In her study of spiritual language, Amazing Grace, Kathleen Norris contemplates the importance of play in human development, in childhood. She recognizes the inevitable truth that we all will need to outgrow and unlearn much of what we are taught about faith.

I want to give my children this freedom to play in the shallows of Biblical truth. To laugh at the tomato on the screen. To sing the silly songs. But I struggle against the fear of teaching them things that will be painful to later unlearn.

I recognize, for example, that it is fun, so fun, to spread your arms like an airplane and zoom around the room singing, I may never fly over the enemy, but I’m in the Lord’s army. But I worry—will this translate, later, to a wartime ethic that permeates their faith?

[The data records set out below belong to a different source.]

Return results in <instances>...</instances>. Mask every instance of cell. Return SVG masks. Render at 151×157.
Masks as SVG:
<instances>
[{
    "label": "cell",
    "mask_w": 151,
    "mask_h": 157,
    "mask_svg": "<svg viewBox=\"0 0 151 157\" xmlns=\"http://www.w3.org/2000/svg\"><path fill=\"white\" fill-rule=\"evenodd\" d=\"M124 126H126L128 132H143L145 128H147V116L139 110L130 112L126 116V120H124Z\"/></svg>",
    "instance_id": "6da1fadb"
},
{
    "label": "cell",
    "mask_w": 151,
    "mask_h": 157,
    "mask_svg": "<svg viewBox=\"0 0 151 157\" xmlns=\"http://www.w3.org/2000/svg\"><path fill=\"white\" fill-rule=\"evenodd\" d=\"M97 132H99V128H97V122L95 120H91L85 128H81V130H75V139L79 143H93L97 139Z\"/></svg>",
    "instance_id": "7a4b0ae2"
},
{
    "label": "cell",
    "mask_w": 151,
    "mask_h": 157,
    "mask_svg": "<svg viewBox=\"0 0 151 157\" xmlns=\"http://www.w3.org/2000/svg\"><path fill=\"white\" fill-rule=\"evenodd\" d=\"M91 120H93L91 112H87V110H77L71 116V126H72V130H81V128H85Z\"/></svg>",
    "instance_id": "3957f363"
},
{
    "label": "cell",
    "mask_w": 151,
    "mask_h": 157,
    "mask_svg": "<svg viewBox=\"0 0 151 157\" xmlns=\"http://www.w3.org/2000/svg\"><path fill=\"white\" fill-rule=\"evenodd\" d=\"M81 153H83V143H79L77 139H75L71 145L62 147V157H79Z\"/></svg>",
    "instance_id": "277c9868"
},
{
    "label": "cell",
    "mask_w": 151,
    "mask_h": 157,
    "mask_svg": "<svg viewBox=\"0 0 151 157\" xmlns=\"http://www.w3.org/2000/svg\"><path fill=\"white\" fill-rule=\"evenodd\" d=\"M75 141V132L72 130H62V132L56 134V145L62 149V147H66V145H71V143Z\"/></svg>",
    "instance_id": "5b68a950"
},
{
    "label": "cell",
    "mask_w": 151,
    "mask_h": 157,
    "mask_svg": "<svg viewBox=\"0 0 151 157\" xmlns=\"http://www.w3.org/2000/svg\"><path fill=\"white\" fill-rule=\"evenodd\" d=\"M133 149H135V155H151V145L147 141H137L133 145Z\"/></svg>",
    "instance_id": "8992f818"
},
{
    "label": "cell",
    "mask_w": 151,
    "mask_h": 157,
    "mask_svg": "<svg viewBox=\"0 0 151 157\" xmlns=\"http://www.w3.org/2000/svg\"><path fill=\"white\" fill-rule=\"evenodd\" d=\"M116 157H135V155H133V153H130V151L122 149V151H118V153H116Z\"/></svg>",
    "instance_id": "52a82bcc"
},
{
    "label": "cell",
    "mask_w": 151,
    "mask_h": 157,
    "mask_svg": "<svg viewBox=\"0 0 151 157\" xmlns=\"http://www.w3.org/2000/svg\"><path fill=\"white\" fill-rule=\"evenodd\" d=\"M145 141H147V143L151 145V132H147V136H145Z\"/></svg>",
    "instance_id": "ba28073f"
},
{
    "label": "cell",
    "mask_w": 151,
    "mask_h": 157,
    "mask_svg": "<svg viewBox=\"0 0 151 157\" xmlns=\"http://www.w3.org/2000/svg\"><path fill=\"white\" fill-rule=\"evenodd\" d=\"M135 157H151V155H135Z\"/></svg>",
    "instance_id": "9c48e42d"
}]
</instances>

Will they, like I did, see themselves as soldiers, fighting, always fighting for their beliefs?

I want to teach them that to know God is to have the joy, joy, joy, joy down in my heart. Where? Down in my heart. But I also want them to know that it won’t always feel that way. That sometimes it will feel like loneliness, like pain, like too much too much too much. I want them to know that even when it feels that way, the joy can still be there, feeding their hearts like an invisible stream under the earth.

I am overthinking this, I know. But I’m a mom now. This is what we do.

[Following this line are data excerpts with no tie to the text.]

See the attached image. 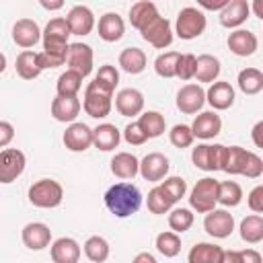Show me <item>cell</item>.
Segmentation results:
<instances>
[{
    "instance_id": "cell-1",
    "label": "cell",
    "mask_w": 263,
    "mask_h": 263,
    "mask_svg": "<svg viewBox=\"0 0 263 263\" xmlns=\"http://www.w3.org/2000/svg\"><path fill=\"white\" fill-rule=\"evenodd\" d=\"M105 205L115 218H129L142 205V193L134 183H115L105 193Z\"/></svg>"
},
{
    "instance_id": "cell-2",
    "label": "cell",
    "mask_w": 263,
    "mask_h": 263,
    "mask_svg": "<svg viewBox=\"0 0 263 263\" xmlns=\"http://www.w3.org/2000/svg\"><path fill=\"white\" fill-rule=\"evenodd\" d=\"M224 173L228 175H242L249 179H259L263 175V160L255 154L249 152L240 146H226V160L222 166Z\"/></svg>"
},
{
    "instance_id": "cell-3",
    "label": "cell",
    "mask_w": 263,
    "mask_h": 263,
    "mask_svg": "<svg viewBox=\"0 0 263 263\" xmlns=\"http://www.w3.org/2000/svg\"><path fill=\"white\" fill-rule=\"evenodd\" d=\"M62 199H64V189L53 179H39L29 187V201L35 208L51 210V208H58Z\"/></svg>"
},
{
    "instance_id": "cell-4",
    "label": "cell",
    "mask_w": 263,
    "mask_h": 263,
    "mask_svg": "<svg viewBox=\"0 0 263 263\" xmlns=\"http://www.w3.org/2000/svg\"><path fill=\"white\" fill-rule=\"evenodd\" d=\"M218 183L212 177H203L195 183V187L191 189L189 195V205L191 210H195L197 214H208L212 210H216V197H218Z\"/></svg>"
},
{
    "instance_id": "cell-5",
    "label": "cell",
    "mask_w": 263,
    "mask_h": 263,
    "mask_svg": "<svg viewBox=\"0 0 263 263\" xmlns=\"http://www.w3.org/2000/svg\"><path fill=\"white\" fill-rule=\"evenodd\" d=\"M191 160L201 171H208V173L222 171L224 160H226V146H222V144H197L191 150Z\"/></svg>"
},
{
    "instance_id": "cell-6",
    "label": "cell",
    "mask_w": 263,
    "mask_h": 263,
    "mask_svg": "<svg viewBox=\"0 0 263 263\" xmlns=\"http://www.w3.org/2000/svg\"><path fill=\"white\" fill-rule=\"evenodd\" d=\"M205 14L199 10V8H195V6H185V8H181V12L177 14V25H175V29H177V35L181 37V39H195V37H199L203 31H205Z\"/></svg>"
},
{
    "instance_id": "cell-7",
    "label": "cell",
    "mask_w": 263,
    "mask_h": 263,
    "mask_svg": "<svg viewBox=\"0 0 263 263\" xmlns=\"http://www.w3.org/2000/svg\"><path fill=\"white\" fill-rule=\"evenodd\" d=\"M113 95L101 90L97 84L88 82V86L84 88V97H82V109L88 117H95V119H103L111 113V107H113Z\"/></svg>"
},
{
    "instance_id": "cell-8",
    "label": "cell",
    "mask_w": 263,
    "mask_h": 263,
    "mask_svg": "<svg viewBox=\"0 0 263 263\" xmlns=\"http://www.w3.org/2000/svg\"><path fill=\"white\" fill-rule=\"evenodd\" d=\"M43 35V51H58V53H68V37L72 35L70 29H68V23L66 18L58 16V18H51L47 25H45V31L41 33Z\"/></svg>"
},
{
    "instance_id": "cell-9",
    "label": "cell",
    "mask_w": 263,
    "mask_h": 263,
    "mask_svg": "<svg viewBox=\"0 0 263 263\" xmlns=\"http://www.w3.org/2000/svg\"><path fill=\"white\" fill-rule=\"evenodd\" d=\"M140 35L144 41H148L152 47L156 49H164L173 43V29H171V23L156 14L154 18H150L142 29H140Z\"/></svg>"
},
{
    "instance_id": "cell-10",
    "label": "cell",
    "mask_w": 263,
    "mask_h": 263,
    "mask_svg": "<svg viewBox=\"0 0 263 263\" xmlns=\"http://www.w3.org/2000/svg\"><path fill=\"white\" fill-rule=\"evenodd\" d=\"M27 166V158L18 148H4L0 150V183L8 185L16 181Z\"/></svg>"
},
{
    "instance_id": "cell-11",
    "label": "cell",
    "mask_w": 263,
    "mask_h": 263,
    "mask_svg": "<svg viewBox=\"0 0 263 263\" xmlns=\"http://www.w3.org/2000/svg\"><path fill=\"white\" fill-rule=\"evenodd\" d=\"M92 47L86 43H70L68 45V53H66V64L68 70L80 74L82 78H86L92 72Z\"/></svg>"
},
{
    "instance_id": "cell-12",
    "label": "cell",
    "mask_w": 263,
    "mask_h": 263,
    "mask_svg": "<svg viewBox=\"0 0 263 263\" xmlns=\"http://www.w3.org/2000/svg\"><path fill=\"white\" fill-rule=\"evenodd\" d=\"M62 140L70 152H84L92 146V129L82 121H74L66 127Z\"/></svg>"
},
{
    "instance_id": "cell-13",
    "label": "cell",
    "mask_w": 263,
    "mask_h": 263,
    "mask_svg": "<svg viewBox=\"0 0 263 263\" xmlns=\"http://www.w3.org/2000/svg\"><path fill=\"white\" fill-rule=\"evenodd\" d=\"M205 105V90L199 84H185L177 92V109L185 115H195Z\"/></svg>"
},
{
    "instance_id": "cell-14",
    "label": "cell",
    "mask_w": 263,
    "mask_h": 263,
    "mask_svg": "<svg viewBox=\"0 0 263 263\" xmlns=\"http://www.w3.org/2000/svg\"><path fill=\"white\" fill-rule=\"evenodd\" d=\"M171 164H168V158L160 152H150L146 154L142 160H140V175L144 181H150V183H158L166 177Z\"/></svg>"
},
{
    "instance_id": "cell-15",
    "label": "cell",
    "mask_w": 263,
    "mask_h": 263,
    "mask_svg": "<svg viewBox=\"0 0 263 263\" xmlns=\"http://www.w3.org/2000/svg\"><path fill=\"white\" fill-rule=\"evenodd\" d=\"M203 228L214 238H226L234 230V218L226 210H212L203 218Z\"/></svg>"
},
{
    "instance_id": "cell-16",
    "label": "cell",
    "mask_w": 263,
    "mask_h": 263,
    "mask_svg": "<svg viewBox=\"0 0 263 263\" xmlns=\"http://www.w3.org/2000/svg\"><path fill=\"white\" fill-rule=\"evenodd\" d=\"M66 23H68V29L72 35H90V31L95 29V14L88 6L84 4H76L70 8L68 16H66Z\"/></svg>"
},
{
    "instance_id": "cell-17",
    "label": "cell",
    "mask_w": 263,
    "mask_h": 263,
    "mask_svg": "<svg viewBox=\"0 0 263 263\" xmlns=\"http://www.w3.org/2000/svg\"><path fill=\"white\" fill-rule=\"evenodd\" d=\"M23 245L29 251H43L51 242V230L43 222H29L21 232Z\"/></svg>"
},
{
    "instance_id": "cell-18",
    "label": "cell",
    "mask_w": 263,
    "mask_h": 263,
    "mask_svg": "<svg viewBox=\"0 0 263 263\" xmlns=\"http://www.w3.org/2000/svg\"><path fill=\"white\" fill-rule=\"evenodd\" d=\"M189 127H191L193 138L212 140V138H216V136L220 134V129H222V119H220V115H218L216 111H203V113H199V115L193 119V123H191Z\"/></svg>"
},
{
    "instance_id": "cell-19",
    "label": "cell",
    "mask_w": 263,
    "mask_h": 263,
    "mask_svg": "<svg viewBox=\"0 0 263 263\" xmlns=\"http://www.w3.org/2000/svg\"><path fill=\"white\" fill-rule=\"evenodd\" d=\"M115 109L123 117H136L144 109V95L138 88H121L115 95Z\"/></svg>"
},
{
    "instance_id": "cell-20",
    "label": "cell",
    "mask_w": 263,
    "mask_h": 263,
    "mask_svg": "<svg viewBox=\"0 0 263 263\" xmlns=\"http://www.w3.org/2000/svg\"><path fill=\"white\" fill-rule=\"evenodd\" d=\"M251 14V6L247 0H230L222 10H220V25L226 29H236L240 27Z\"/></svg>"
},
{
    "instance_id": "cell-21",
    "label": "cell",
    "mask_w": 263,
    "mask_h": 263,
    "mask_svg": "<svg viewBox=\"0 0 263 263\" xmlns=\"http://www.w3.org/2000/svg\"><path fill=\"white\" fill-rule=\"evenodd\" d=\"M205 101L212 105L214 111H226L234 103V88L226 80L212 82V86L205 90Z\"/></svg>"
},
{
    "instance_id": "cell-22",
    "label": "cell",
    "mask_w": 263,
    "mask_h": 263,
    "mask_svg": "<svg viewBox=\"0 0 263 263\" xmlns=\"http://www.w3.org/2000/svg\"><path fill=\"white\" fill-rule=\"evenodd\" d=\"M259 47V41H257V35L247 31V29H236L228 35V49L238 55V58H247V55H253Z\"/></svg>"
},
{
    "instance_id": "cell-23",
    "label": "cell",
    "mask_w": 263,
    "mask_h": 263,
    "mask_svg": "<svg viewBox=\"0 0 263 263\" xmlns=\"http://www.w3.org/2000/svg\"><path fill=\"white\" fill-rule=\"evenodd\" d=\"M39 39H41V29H39V25H37L35 21H31V18H21V21L14 23V27H12V41H14L18 47L29 49V47H33L35 43H39Z\"/></svg>"
},
{
    "instance_id": "cell-24",
    "label": "cell",
    "mask_w": 263,
    "mask_h": 263,
    "mask_svg": "<svg viewBox=\"0 0 263 263\" xmlns=\"http://www.w3.org/2000/svg\"><path fill=\"white\" fill-rule=\"evenodd\" d=\"M80 109H82V103L78 101V97H55L51 101V115L55 121H62V123H74Z\"/></svg>"
},
{
    "instance_id": "cell-25",
    "label": "cell",
    "mask_w": 263,
    "mask_h": 263,
    "mask_svg": "<svg viewBox=\"0 0 263 263\" xmlns=\"http://www.w3.org/2000/svg\"><path fill=\"white\" fill-rule=\"evenodd\" d=\"M123 33H125V25H123V18L117 12H105L99 18V37L103 41L115 43L123 37Z\"/></svg>"
},
{
    "instance_id": "cell-26",
    "label": "cell",
    "mask_w": 263,
    "mask_h": 263,
    "mask_svg": "<svg viewBox=\"0 0 263 263\" xmlns=\"http://www.w3.org/2000/svg\"><path fill=\"white\" fill-rule=\"evenodd\" d=\"M80 259V245L70 238V236H62L58 240H53L51 245V261L53 263H78Z\"/></svg>"
},
{
    "instance_id": "cell-27",
    "label": "cell",
    "mask_w": 263,
    "mask_h": 263,
    "mask_svg": "<svg viewBox=\"0 0 263 263\" xmlns=\"http://www.w3.org/2000/svg\"><path fill=\"white\" fill-rule=\"evenodd\" d=\"M121 132L113 123H101L92 129V146H97L103 152H111L119 146Z\"/></svg>"
},
{
    "instance_id": "cell-28",
    "label": "cell",
    "mask_w": 263,
    "mask_h": 263,
    "mask_svg": "<svg viewBox=\"0 0 263 263\" xmlns=\"http://www.w3.org/2000/svg\"><path fill=\"white\" fill-rule=\"evenodd\" d=\"M220 60L212 53H201L195 58V74L193 78H197V82H214L220 76Z\"/></svg>"
},
{
    "instance_id": "cell-29",
    "label": "cell",
    "mask_w": 263,
    "mask_h": 263,
    "mask_svg": "<svg viewBox=\"0 0 263 263\" xmlns=\"http://www.w3.org/2000/svg\"><path fill=\"white\" fill-rule=\"evenodd\" d=\"M140 171V160L132 152H117L111 158V173L119 179H134Z\"/></svg>"
},
{
    "instance_id": "cell-30",
    "label": "cell",
    "mask_w": 263,
    "mask_h": 263,
    "mask_svg": "<svg viewBox=\"0 0 263 263\" xmlns=\"http://www.w3.org/2000/svg\"><path fill=\"white\" fill-rule=\"evenodd\" d=\"M224 249L214 242H197L187 255V263H220Z\"/></svg>"
},
{
    "instance_id": "cell-31",
    "label": "cell",
    "mask_w": 263,
    "mask_h": 263,
    "mask_svg": "<svg viewBox=\"0 0 263 263\" xmlns=\"http://www.w3.org/2000/svg\"><path fill=\"white\" fill-rule=\"evenodd\" d=\"M14 68H16V74H18L23 80H33V78H37V76L43 72L41 66H39L37 53L31 51V49H25V51H21V53L16 55Z\"/></svg>"
},
{
    "instance_id": "cell-32",
    "label": "cell",
    "mask_w": 263,
    "mask_h": 263,
    "mask_svg": "<svg viewBox=\"0 0 263 263\" xmlns=\"http://www.w3.org/2000/svg\"><path fill=\"white\" fill-rule=\"evenodd\" d=\"M119 66L127 74H140L146 70V53L140 47H125L119 53Z\"/></svg>"
},
{
    "instance_id": "cell-33",
    "label": "cell",
    "mask_w": 263,
    "mask_h": 263,
    "mask_svg": "<svg viewBox=\"0 0 263 263\" xmlns=\"http://www.w3.org/2000/svg\"><path fill=\"white\" fill-rule=\"evenodd\" d=\"M138 125L142 127V132L146 134L148 140L162 136L164 129H166V121H164L162 113H158V111H146V113H142L140 119H138Z\"/></svg>"
},
{
    "instance_id": "cell-34",
    "label": "cell",
    "mask_w": 263,
    "mask_h": 263,
    "mask_svg": "<svg viewBox=\"0 0 263 263\" xmlns=\"http://www.w3.org/2000/svg\"><path fill=\"white\" fill-rule=\"evenodd\" d=\"M236 82L245 95H257L263 90V72L257 68H245L238 72Z\"/></svg>"
},
{
    "instance_id": "cell-35",
    "label": "cell",
    "mask_w": 263,
    "mask_h": 263,
    "mask_svg": "<svg viewBox=\"0 0 263 263\" xmlns=\"http://www.w3.org/2000/svg\"><path fill=\"white\" fill-rule=\"evenodd\" d=\"M158 14V8H156V4L154 2H148V0H142V2H136V4H132V8H129V23H132V27H136L138 31L150 21V18H154Z\"/></svg>"
},
{
    "instance_id": "cell-36",
    "label": "cell",
    "mask_w": 263,
    "mask_h": 263,
    "mask_svg": "<svg viewBox=\"0 0 263 263\" xmlns=\"http://www.w3.org/2000/svg\"><path fill=\"white\" fill-rule=\"evenodd\" d=\"M240 238L249 245H257L263 240V218L259 214L247 216L240 222Z\"/></svg>"
},
{
    "instance_id": "cell-37",
    "label": "cell",
    "mask_w": 263,
    "mask_h": 263,
    "mask_svg": "<svg viewBox=\"0 0 263 263\" xmlns=\"http://www.w3.org/2000/svg\"><path fill=\"white\" fill-rule=\"evenodd\" d=\"M218 203H222L224 208H236L242 201V189L236 181H222L218 183Z\"/></svg>"
},
{
    "instance_id": "cell-38",
    "label": "cell",
    "mask_w": 263,
    "mask_h": 263,
    "mask_svg": "<svg viewBox=\"0 0 263 263\" xmlns=\"http://www.w3.org/2000/svg\"><path fill=\"white\" fill-rule=\"evenodd\" d=\"M109 253H111V247H109V242L103 236L95 234V236H88L86 238V242H84V255L92 263H105L109 259Z\"/></svg>"
},
{
    "instance_id": "cell-39",
    "label": "cell",
    "mask_w": 263,
    "mask_h": 263,
    "mask_svg": "<svg viewBox=\"0 0 263 263\" xmlns=\"http://www.w3.org/2000/svg\"><path fill=\"white\" fill-rule=\"evenodd\" d=\"M80 88H82V76L80 74L66 70L58 76V82H55L58 97H78Z\"/></svg>"
},
{
    "instance_id": "cell-40",
    "label": "cell",
    "mask_w": 263,
    "mask_h": 263,
    "mask_svg": "<svg viewBox=\"0 0 263 263\" xmlns=\"http://www.w3.org/2000/svg\"><path fill=\"white\" fill-rule=\"evenodd\" d=\"M146 203H148V210H150L152 214H158V216L171 212V208L175 205V201L166 195V191H164L160 185H156V187H152V189L148 191Z\"/></svg>"
},
{
    "instance_id": "cell-41",
    "label": "cell",
    "mask_w": 263,
    "mask_h": 263,
    "mask_svg": "<svg viewBox=\"0 0 263 263\" xmlns=\"http://www.w3.org/2000/svg\"><path fill=\"white\" fill-rule=\"evenodd\" d=\"M92 84H97L101 90H105V92L113 95L115 86L119 84V72H117V68H115V66H111V64L101 66V68H99V72H97V76L92 78Z\"/></svg>"
},
{
    "instance_id": "cell-42",
    "label": "cell",
    "mask_w": 263,
    "mask_h": 263,
    "mask_svg": "<svg viewBox=\"0 0 263 263\" xmlns=\"http://www.w3.org/2000/svg\"><path fill=\"white\" fill-rule=\"evenodd\" d=\"M181 53L179 51H164L154 60V70L160 78H175L177 76V62Z\"/></svg>"
},
{
    "instance_id": "cell-43",
    "label": "cell",
    "mask_w": 263,
    "mask_h": 263,
    "mask_svg": "<svg viewBox=\"0 0 263 263\" xmlns=\"http://www.w3.org/2000/svg\"><path fill=\"white\" fill-rule=\"evenodd\" d=\"M168 226L175 234H183L193 226V212L187 208H175L168 214Z\"/></svg>"
},
{
    "instance_id": "cell-44",
    "label": "cell",
    "mask_w": 263,
    "mask_h": 263,
    "mask_svg": "<svg viewBox=\"0 0 263 263\" xmlns=\"http://www.w3.org/2000/svg\"><path fill=\"white\" fill-rule=\"evenodd\" d=\"M156 249L164 257H177L181 253V238L175 232H160L156 236Z\"/></svg>"
},
{
    "instance_id": "cell-45",
    "label": "cell",
    "mask_w": 263,
    "mask_h": 263,
    "mask_svg": "<svg viewBox=\"0 0 263 263\" xmlns=\"http://www.w3.org/2000/svg\"><path fill=\"white\" fill-rule=\"evenodd\" d=\"M168 140H171V144L175 146V148H189L191 144H193V134H191V127L189 125H185V123H177V125H173L171 127V132H168Z\"/></svg>"
},
{
    "instance_id": "cell-46",
    "label": "cell",
    "mask_w": 263,
    "mask_h": 263,
    "mask_svg": "<svg viewBox=\"0 0 263 263\" xmlns=\"http://www.w3.org/2000/svg\"><path fill=\"white\" fill-rule=\"evenodd\" d=\"M160 187L166 191V195L177 203L181 197H185V193H187V183H185V179L183 177H168V179H164L162 183H160Z\"/></svg>"
},
{
    "instance_id": "cell-47",
    "label": "cell",
    "mask_w": 263,
    "mask_h": 263,
    "mask_svg": "<svg viewBox=\"0 0 263 263\" xmlns=\"http://www.w3.org/2000/svg\"><path fill=\"white\" fill-rule=\"evenodd\" d=\"M195 74V55L193 53H181L179 62H177V76L181 80H191Z\"/></svg>"
},
{
    "instance_id": "cell-48",
    "label": "cell",
    "mask_w": 263,
    "mask_h": 263,
    "mask_svg": "<svg viewBox=\"0 0 263 263\" xmlns=\"http://www.w3.org/2000/svg\"><path fill=\"white\" fill-rule=\"evenodd\" d=\"M123 140H125L127 144H132V146H142L148 138H146V134L142 132V127L138 125V121H132V123H127L125 129H123Z\"/></svg>"
},
{
    "instance_id": "cell-49",
    "label": "cell",
    "mask_w": 263,
    "mask_h": 263,
    "mask_svg": "<svg viewBox=\"0 0 263 263\" xmlns=\"http://www.w3.org/2000/svg\"><path fill=\"white\" fill-rule=\"evenodd\" d=\"M247 203H249V208L255 214H261L263 212V185H257V187L251 189V193L247 197Z\"/></svg>"
},
{
    "instance_id": "cell-50",
    "label": "cell",
    "mask_w": 263,
    "mask_h": 263,
    "mask_svg": "<svg viewBox=\"0 0 263 263\" xmlns=\"http://www.w3.org/2000/svg\"><path fill=\"white\" fill-rule=\"evenodd\" d=\"M14 140V127L8 121H0V148H6Z\"/></svg>"
},
{
    "instance_id": "cell-51",
    "label": "cell",
    "mask_w": 263,
    "mask_h": 263,
    "mask_svg": "<svg viewBox=\"0 0 263 263\" xmlns=\"http://www.w3.org/2000/svg\"><path fill=\"white\" fill-rule=\"evenodd\" d=\"M238 253H240L242 263H263L261 253H259V251H255V249H245V251H238Z\"/></svg>"
},
{
    "instance_id": "cell-52",
    "label": "cell",
    "mask_w": 263,
    "mask_h": 263,
    "mask_svg": "<svg viewBox=\"0 0 263 263\" xmlns=\"http://www.w3.org/2000/svg\"><path fill=\"white\" fill-rule=\"evenodd\" d=\"M228 2H230V0H199L197 4H199L201 8H205V10H218V12H220Z\"/></svg>"
},
{
    "instance_id": "cell-53",
    "label": "cell",
    "mask_w": 263,
    "mask_h": 263,
    "mask_svg": "<svg viewBox=\"0 0 263 263\" xmlns=\"http://www.w3.org/2000/svg\"><path fill=\"white\" fill-rule=\"evenodd\" d=\"M253 142L257 148H263V121H257L253 125Z\"/></svg>"
},
{
    "instance_id": "cell-54",
    "label": "cell",
    "mask_w": 263,
    "mask_h": 263,
    "mask_svg": "<svg viewBox=\"0 0 263 263\" xmlns=\"http://www.w3.org/2000/svg\"><path fill=\"white\" fill-rule=\"evenodd\" d=\"M220 263H242V259H240L238 251H224Z\"/></svg>"
},
{
    "instance_id": "cell-55",
    "label": "cell",
    "mask_w": 263,
    "mask_h": 263,
    "mask_svg": "<svg viewBox=\"0 0 263 263\" xmlns=\"http://www.w3.org/2000/svg\"><path fill=\"white\" fill-rule=\"evenodd\" d=\"M132 263H158V261H156V257H154L152 253L142 251V253H138V255L134 257V261H132Z\"/></svg>"
},
{
    "instance_id": "cell-56",
    "label": "cell",
    "mask_w": 263,
    "mask_h": 263,
    "mask_svg": "<svg viewBox=\"0 0 263 263\" xmlns=\"http://www.w3.org/2000/svg\"><path fill=\"white\" fill-rule=\"evenodd\" d=\"M39 4L45 8V10H60L64 6L62 0H39Z\"/></svg>"
},
{
    "instance_id": "cell-57",
    "label": "cell",
    "mask_w": 263,
    "mask_h": 263,
    "mask_svg": "<svg viewBox=\"0 0 263 263\" xmlns=\"http://www.w3.org/2000/svg\"><path fill=\"white\" fill-rule=\"evenodd\" d=\"M253 10H255V14H257L259 18H263V4H261V0H255V4H253Z\"/></svg>"
},
{
    "instance_id": "cell-58",
    "label": "cell",
    "mask_w": 263,
    "mask_h": 263,
    "mask_svg": "<svg viewBox=\"0 0 263 263\" xmlns=\"http://www.w3.org/2000/svg\"><path fill=\"white\" fill-rule=\"evenodd\" d=\"M6 70V55L4 53H0V74Z\"/></svg>"
}]
</instances>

A song comes on – Junior Asparagus on how God’s way is the best way, and Dane starts singing along without really knowing the words. He is so happy singing and watching, and of course, I won’t stop him. I smile back. I join in the song.

These are his earliest foundations. These are the songs he will still be able to sing twenty-five years from now. I close my eyes, pray for grace.

Get Plugged In


Get Plugged In: To enter into the life of a church by joining one of the programs it offers or attending an activity that it promotes.

Here is what I remember about depression: it’s like being pulled under the deep water. Everything around you is muffled, the details obscured. You are aware of a vague kind of light somewhere above the surface, but you can’t reach it no matter how hard you swim.

You’re tired a lot. You meet new people, and you grasp at your collection of words and greetings and charming one-liners, but you come up empty every time. You feel shadowy, a sort of fragment of yourself.

You are broken. You are shards, jagged and cruel in your sadness. You are desperate for love and unable to receive it all at once.

It’s not something you can slap a little church on. You can’t just “plug” your tired soul into the electric current of this place and be filled with power. It’s not a matter of joining a Bible study or volunteering with the Jr. High Youth Group or singing in the worship band. Plugged in. It’s not really that simple.

There is a woman sitting at the end of the aisle on Sunday morning when I slip into church. Andrew is out of town for the weekend, and I’ve somehow managed to get both kids deposited into their classes by myself. I am focused on getting seated, on not spilling my coffee. I don’t even notice her until I sit down and take a breath.

At communion, she does not get up, but shifts awkwardly out of the way to let us pass. During the worship time that follows, she takes a Kleenex out of her bag and dabs at her eyes. She studies the carpet. I want to say something, but I am too many chairs away. I want to touch her arm, but I cannot reach her.

The pastor is speaking, and the church bulletin is filled with programs and possibilities, but we are not this. We are, first and foremost, people. We need to train our eyes to see each other, to let the love of Christ move through us as we take each other by the hand.

Not join or plug in or get connected. Just come. Come as you are.

The woman at the end of the aisle leaves early. She goes in the small space between the sermon’s end and the first chords of the last song. Gone. She will not stop at the Information Desk to see about getting plugged in to a small group, the women’s Bible study, the clothing ministry.

She will hurry toward the glass doors, toward the parking lot. She will disappear into the day.